Primary buttons Secondary buttons Call-to-action buttons Product cards Search components Category navigation Form fields Dropdown menus Seller profile cards Shopping cart components Alerts & notifications Footer navigation modules

Interaction states

Every interactive component ships with five defined states. Focus states were given particular attention to support keyboard navigation.

Default
Add to cart
Hover
Add to cart
Active
Add to cart
Focus
Add to cart
Disabled
Add to cart

Iconography

Simple, line-based, and immediately recognizable, every icon is paired with a text label rather than relying on symbol recognition alone, a direct response to the research finding that icon-only navigation increased cognitive load for several participants.

05 - Accessibility

Treated as a foundational principle, not a compliance pass at the end.

Because Trove serves entrepreneurs with disabilities, accessibility had to extend beyond visual and motor considerations into cognitive accessibility.

WCAG 2.1 AA, plus broader ADA recommendations applied throughout
01

Accessibility audits

Focused on color contrast, readability, navigation clarity, form usability, and content hierarchy across key screens.

02

Keyboard navigation reviews

Key user journeys evaluated for logical focus order, visible focus indicators, and fully accessible navigation paths.

03

Contrast testing

Every color combination reviewed against accessibility requirements and documented directly in the design system.

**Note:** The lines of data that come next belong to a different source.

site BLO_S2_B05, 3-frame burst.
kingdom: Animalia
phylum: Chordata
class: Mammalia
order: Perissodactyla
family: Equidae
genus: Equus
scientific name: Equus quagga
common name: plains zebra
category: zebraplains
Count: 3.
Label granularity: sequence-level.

Beyond visual & motor accessibility

Designing for cognitive load, specifically.

Research participants repeatedly described feeling overwhelmed by information-dense interfaces. The response touched navigation, content, and workflow design alike.

Reducing cognitive load

Clear information hierarchy, reduced visual clutter, generous whitespace, progressive disclosure, and limited competing actions per screen.

Predictable navigation

Consistent navigation across the platform, familiar marketplace patterns, key actions always in the same location.

Simplified content

Plain language, clear labels, action-oriented instructions, reduced ambiguity throughout.

Guided workflows

Complex tasks like onboarding and product management broken into smaller steps, reducing decision fatigue and improving task confidence.

What changed, in practice

Audit findings, before
  • Menus changed unpredictably between pages
  • Dense text blocks, small font sizes, weak hierarchy
  • Inconsistent button styles across screens
  • Unclear error messages
  • Multi-step forms with no progress indicators
Design response, after
  • Persistent, predictable navigation structure
  • Stronger hierarchy, larger type, intentional whitespace
  • One consistent button system with defined states
  • Plain-language, action-oriented error messages
  • Progress indicators on every multi-step flow
06 - Outcomes

Pre-launch, measured in decisions made rather than numbers earned.

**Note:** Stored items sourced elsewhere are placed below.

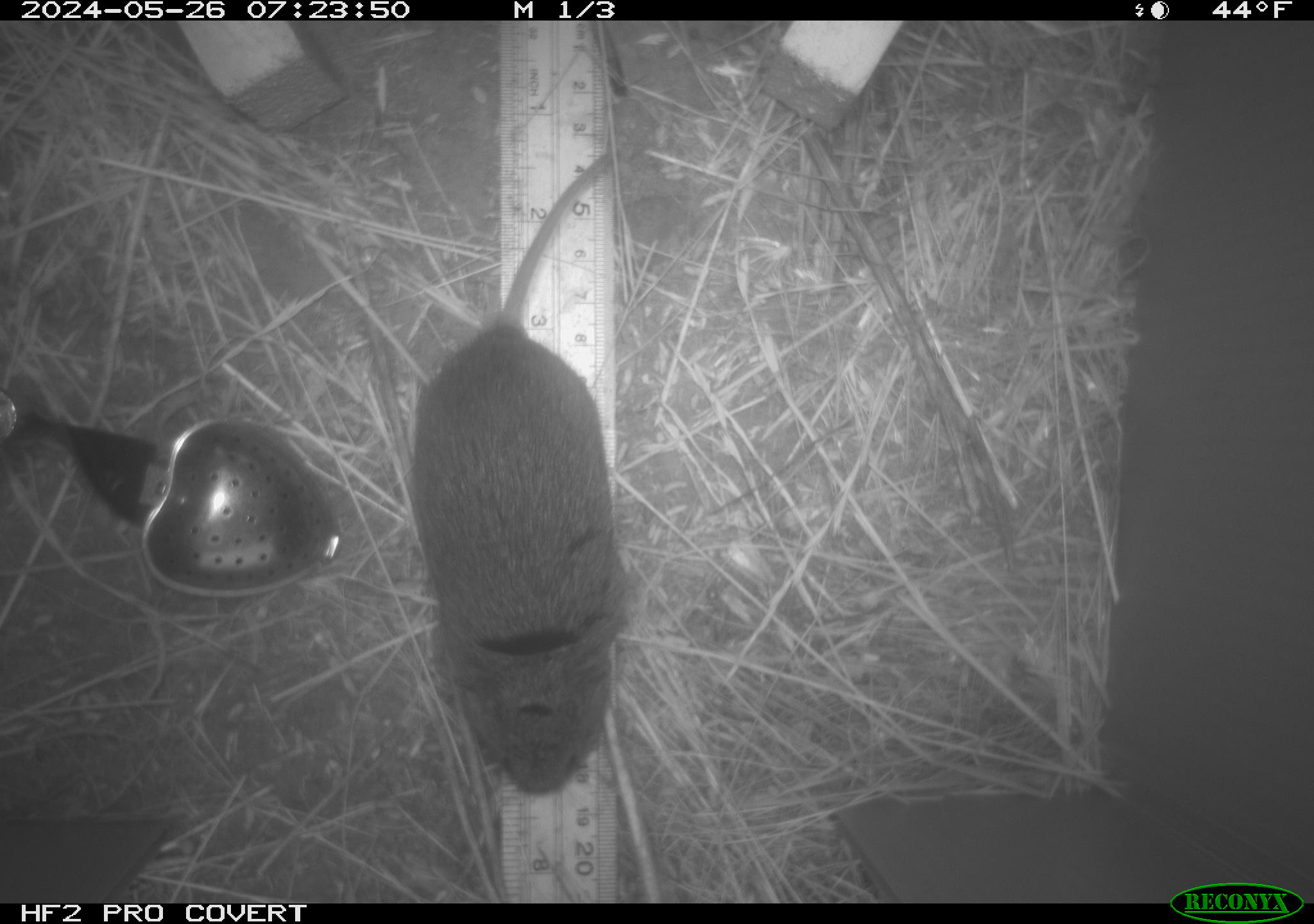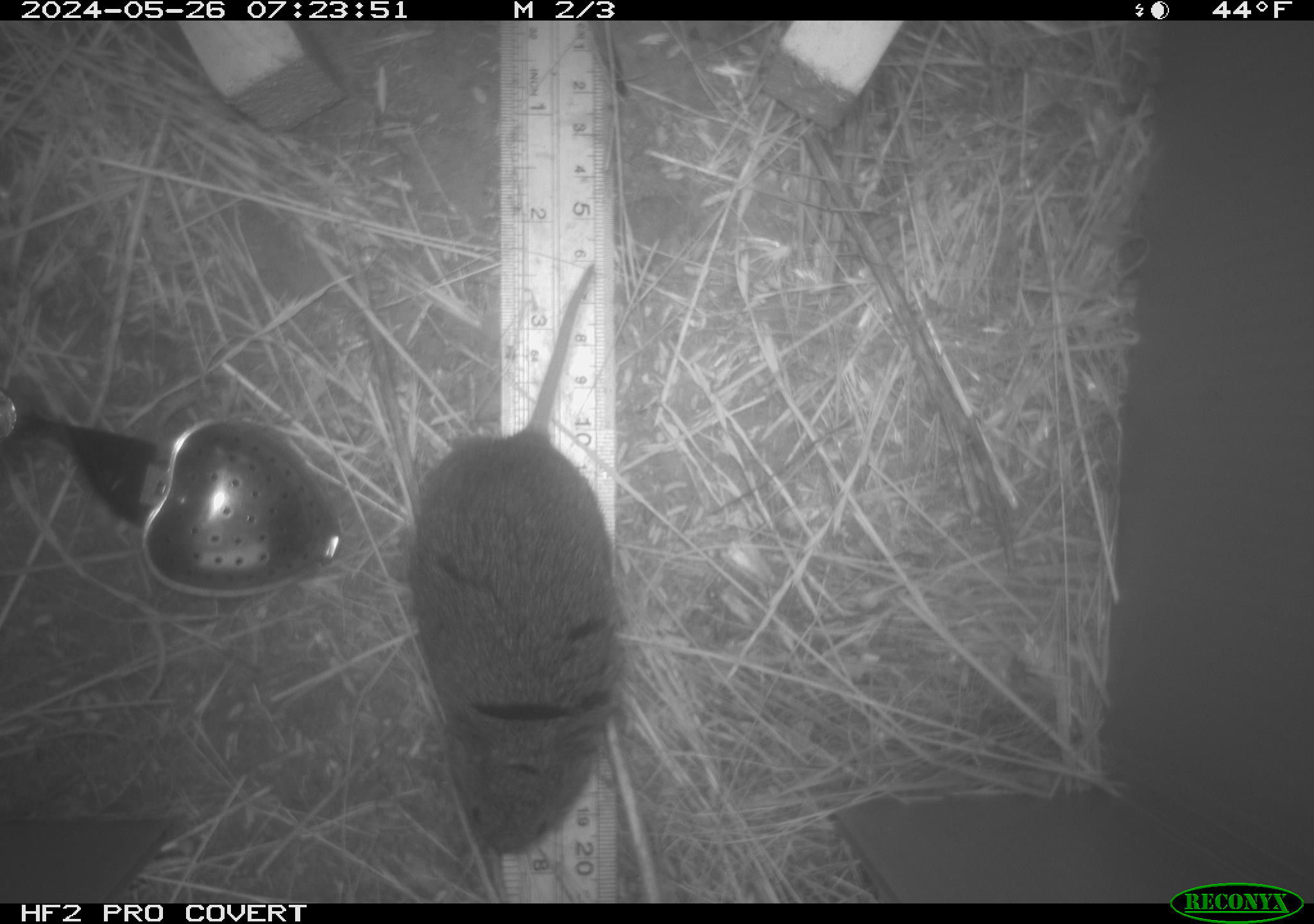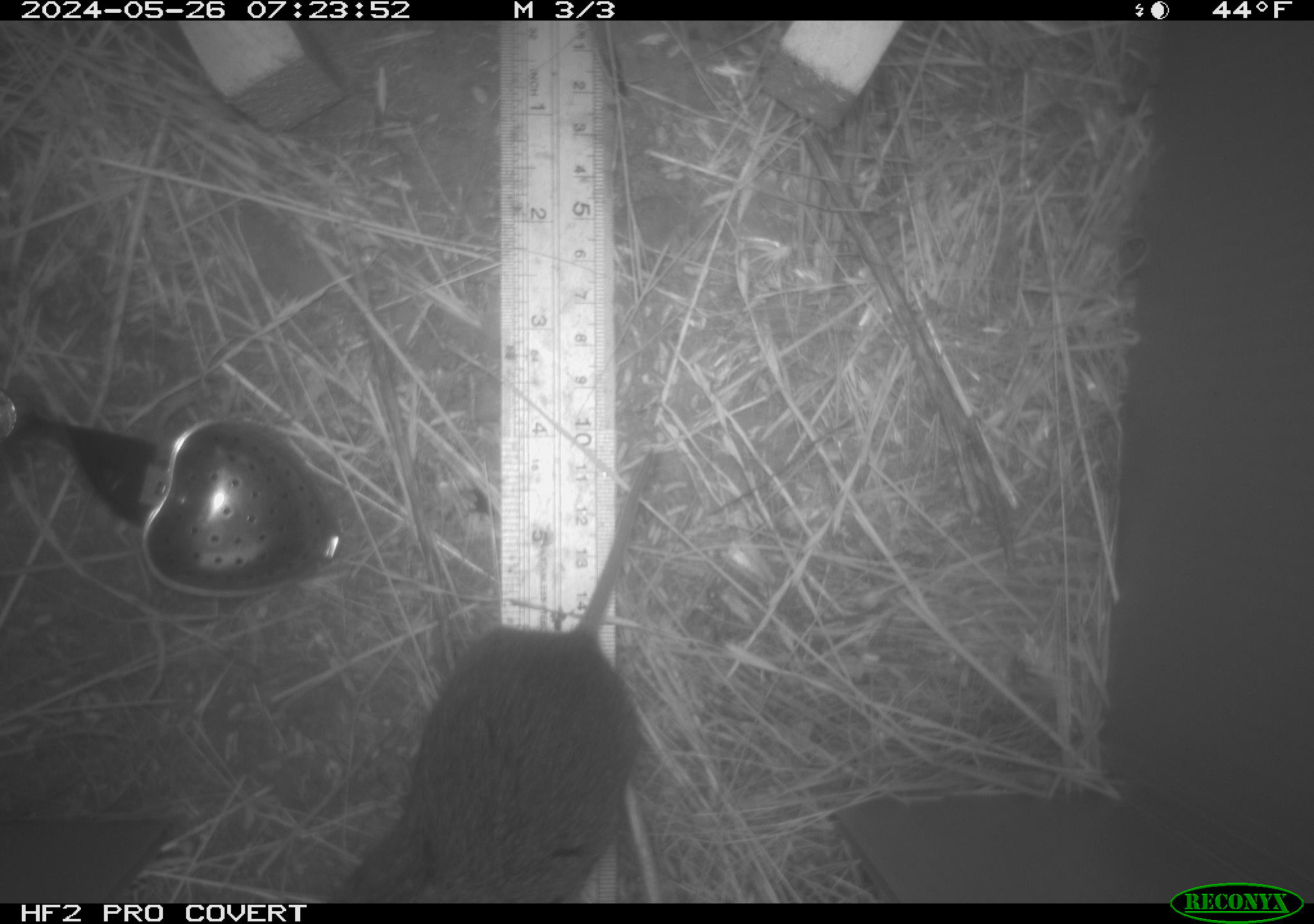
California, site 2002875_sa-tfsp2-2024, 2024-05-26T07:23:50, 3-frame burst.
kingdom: Animalia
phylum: Chordata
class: Mammalia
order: Rodentia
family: Cricetidae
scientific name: Arvicolinae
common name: voles, lemmings, and muskrats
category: arvicolinae subfamily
Arvicolinae subfamily (voles, lemmings, and muskrats) (Arvicolinae).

Trove has not yet launched publicly. These outcomes reflect what the work was designed to achieve, and what the team produced to get there.

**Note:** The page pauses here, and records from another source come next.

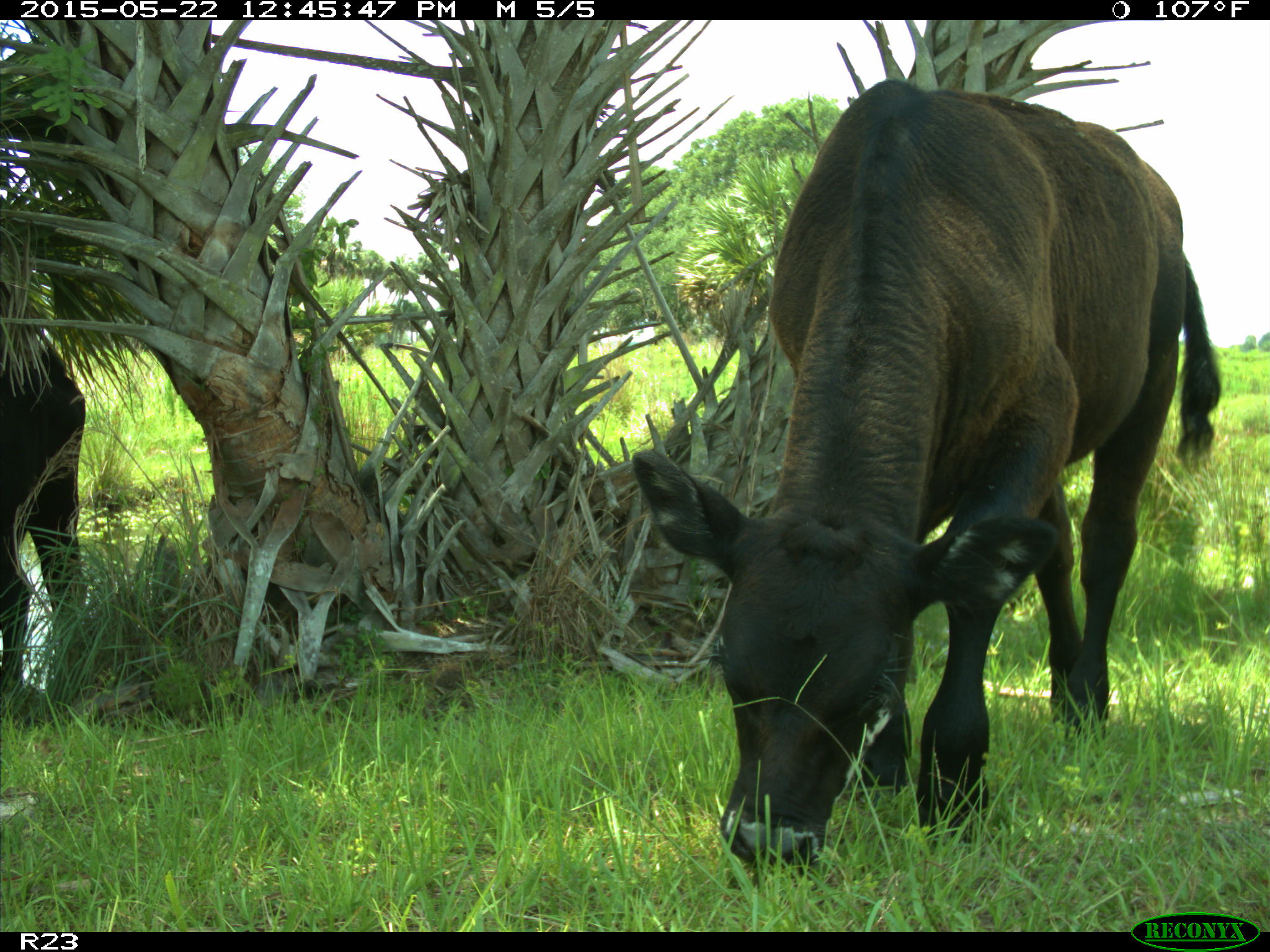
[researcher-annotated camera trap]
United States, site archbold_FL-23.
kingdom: Animalia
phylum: Chordata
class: Mammalia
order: Artiodactyla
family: Bovidae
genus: Bos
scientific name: Bos taurus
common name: domestic cow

Project status: currently in development, 11 months and ongoing. No live metrics exist yet, so this section is framed around intended outcomes and verified design achievements rather than invented numbers.

Intended outcomes

01

Empower neurodiverse entrepreneurs to participate in e-commerce

02

Reduce barriers to online selling

03

Improve accessibility across key marketplace workflows

04

Create stronger connections between buyers and creators

05

Deliver a more inclusive shopping experience

Key design achievements

Conducted stakeholder and user research across sellers, buyers, and caregivers
Established an accessibility-first design framework from the outset
Developed a scalable design system spanning color, type, components, and states
Created responsive marketplace experiences for desktop and mobile
Integrated neurodiversity-focused design principles into core workflows
Designed a cohesive brand identity and visual language, from sketch to system
"

One of the project's most valuable learnings was that designing for accessibility and neurodiversity often improves usability for everyone. By prioritizing clarity, consistency, and reduced cognitive load, the team created experiences that are easier to understand, navigate, and trust across a broader range of users.